The rise of Hasan Piker as an influential left-wing commentator has created a political headache for Democrats as the party debates whether to associate with someone who once said that “America deserved 9/11.”
Piker, who gained notoriety as a Twitch streamer and today has a large following online, has become a surrogate for Democrats, particularly progressive candidates, in the midterm elections and has hosted lawmakers such as Rep. Ro Khanna (D-CA) on his stream.
The embrace of Piker suggests some within the party see value in his following and hope to gain additional exposure with would-be voters. Yet the perceived friendliness is also drawing warnings from some elected officials and candidates that he falls outside of mainstream discourse and should be ignored.

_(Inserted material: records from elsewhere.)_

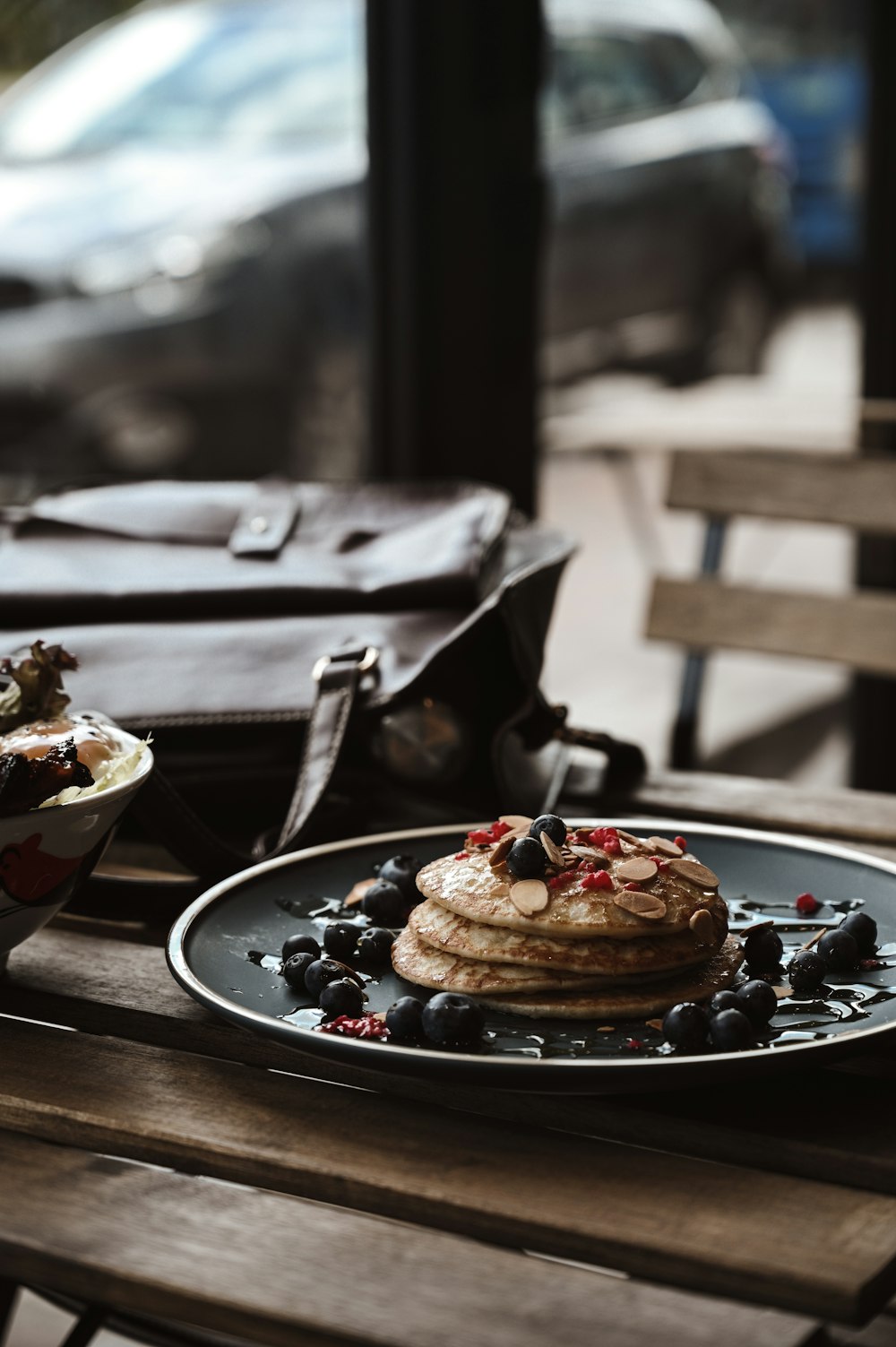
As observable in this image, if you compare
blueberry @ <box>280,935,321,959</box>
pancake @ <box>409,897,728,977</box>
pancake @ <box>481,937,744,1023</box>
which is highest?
pancake @ <box>409,897,728,977</box>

Sen. John Fetterman (D-PA), whose centrist streak has frustrated the left wing of his party, labeled Piker a “raging antisemite” for his criticism of U.S. support for Israel and controversial comments, including his commentary after Hamas’s Oct. 7, 2023, attack on Israel. At the time, Piker called the invasion a “direct consequence” of Israeli and U.S. actions and stated that Hamas terrorists raping Israeli women “doesn’t change the dynamic for me.”

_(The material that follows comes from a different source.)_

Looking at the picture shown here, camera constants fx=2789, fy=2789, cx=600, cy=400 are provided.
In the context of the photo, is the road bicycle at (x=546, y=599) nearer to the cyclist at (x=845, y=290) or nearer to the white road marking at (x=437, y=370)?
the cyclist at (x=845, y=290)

“It is crazy. You have many of my party, they are proud to do events with like that Hasan Piker,” Fetterman said in a recent appearance on Fox News. “Democrats have to decide, whose side are you in? Are you proud to stand with that kind of an individual or stand with Israel?”

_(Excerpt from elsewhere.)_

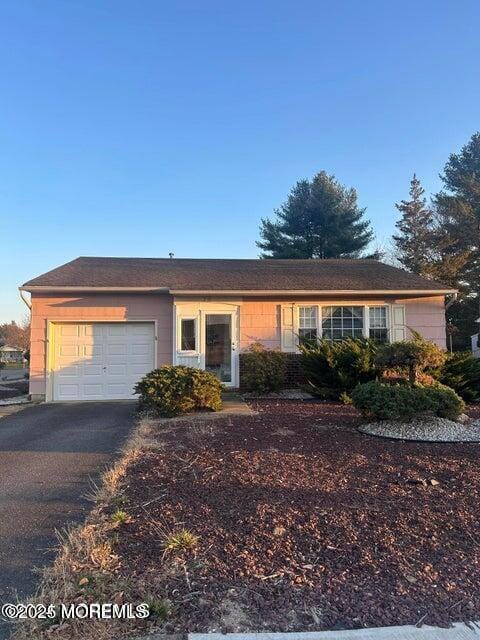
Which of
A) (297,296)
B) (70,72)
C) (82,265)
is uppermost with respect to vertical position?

Sen. Cory Booker (D-NJ), a possible 2028 candidate for president, has also distanced himself from Piker and said he would not appear on his popular Twitch stream that’s amassed millions of followers. At the same time, Booker has argued that it’s not helpful for Democrats to have a political debate that focuses on a single figure.
“I had no idea who this person was until a few days ago,” Booker told the podcast Pod Save America.
But Rep. Ro Khanna (D-CA), an influential progressive on Capitol Hill who has livestreamed with Piker, described him as a worthy interviewer. Boycotting someone such as Piker could “cost us future elections,” Khanna warned, basically making the argument that Democrats should challenge his views rather than avoid them if they find his commentary controversial.
“Should we just have purity tests of canceling folks?” Khanna, also thought to be mulling a presidential run, said on NBC’s Meet the Press. “The lesson of the last election is we’ve got to be out there. We’ve got to engage. It’s a complex, messy, multiracial democracy. I will defend my views, but the people who are saying, ‘Don’t engage,’ will cost us future elections.”
Piker has denied that his remarks, denounced as antisemitic, were meant to be offensive. He also called his comment about 9/11 “inappropriate” and said that he was not “precise” enough in critiquing U.S. foreign policy.
“I’m a megaphone, right?” Piker recently told Politico. “There are a lot of Barbs and Deborahs out there in Minneapolis, for example, that have never encountered me, and yet they share that frustration with the failures of establishment liberalism all the same.”

Piker is roiling more than the field of possible 2028 Democrats. He’s also become a flashpoint in one of the most consequential Senate races, in Michigan, as progressive candidate Abdul el Sayed plans to rally with Piker on Tuesday. The move has drawn bipartisan condemnation from his election opponents.
In battleground Maine, Democratic Senate candidate Graham Platner, who is facing accusations of antisemitism himself, pulled out of a recent event with Piker. Sen. Bernie Sanders (I-VT), a former presidential candidate who backs Platner, still appeared with the controversial streamer.
Piker has interviewed other high-profile progressives such as Rep. Alexandria Ocasio-Cortez (D-NY) and New York Mayor Zohran Mamdani.
The leaders of left-leaning think tank Third Way wrote last month that “Democrats are too cozy” with Piker and that no one is “more influential and extreme” for having, among other things, called ultra-Orthodox Jews “inbred” and said Hamas is “a thousand times better” than the Israeli government.
KHANNA’S COMPARISON OF HASAN PIKER AND JOE ROGAN IS ‘PATHETIC’: JOE CONCHA
Jon Reinish, a Democratic strategist and former aide to Sen. Kirsten Gillibrand (D-NY), who now chairs Senate Democrats’ campaign arm, called Piker “repugnant” and “wrong for the Democratic Party.” But he added, “Every person runs their own race.”
“I think that he is antisemitic. I think that he is an extremist,” Reinish told the Washington Examiner. “I think that no Democrat, in their pursuit of trying to replicate how Trump put his coalition together — his winning coalition — should fumble and stumble and try to grab on to the latest thing en vogue, or the latest thing that’s getting a lot of clicks.”